[Start of Attachment]

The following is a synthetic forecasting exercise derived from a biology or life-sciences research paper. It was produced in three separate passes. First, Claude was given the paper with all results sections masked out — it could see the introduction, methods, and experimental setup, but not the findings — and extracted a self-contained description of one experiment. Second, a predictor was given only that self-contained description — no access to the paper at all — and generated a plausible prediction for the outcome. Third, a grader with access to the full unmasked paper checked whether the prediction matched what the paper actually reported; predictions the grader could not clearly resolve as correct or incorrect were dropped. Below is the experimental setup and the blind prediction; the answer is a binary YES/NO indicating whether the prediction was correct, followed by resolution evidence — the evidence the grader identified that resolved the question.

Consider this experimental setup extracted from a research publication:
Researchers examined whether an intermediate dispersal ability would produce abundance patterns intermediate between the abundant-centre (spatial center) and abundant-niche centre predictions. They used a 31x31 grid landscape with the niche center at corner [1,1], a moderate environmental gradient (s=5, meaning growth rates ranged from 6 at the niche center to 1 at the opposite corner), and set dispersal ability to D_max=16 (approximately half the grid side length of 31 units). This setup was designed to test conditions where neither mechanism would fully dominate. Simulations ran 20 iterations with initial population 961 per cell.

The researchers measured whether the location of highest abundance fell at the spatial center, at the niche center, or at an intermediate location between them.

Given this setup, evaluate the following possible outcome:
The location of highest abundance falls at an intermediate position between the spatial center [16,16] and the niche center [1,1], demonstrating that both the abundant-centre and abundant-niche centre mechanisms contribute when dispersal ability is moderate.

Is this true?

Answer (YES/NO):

[End of Attachment]

• The problem
Reproduce, exactly and in full, the lines from the one that contains "Given this setup, evaluate" to the end of the material.

• Exercise answer
Given this setup, evaluate the following possible outcome:
The location of highest abundance falls at an intermediate position between the spatial center [16,16] and the niche center [1,1], demonstrating that both the abundant-centre and abundant-niche centre mechanisms contribute when dispersal ability is moderate.

Is this true?

Answer (YES/NO):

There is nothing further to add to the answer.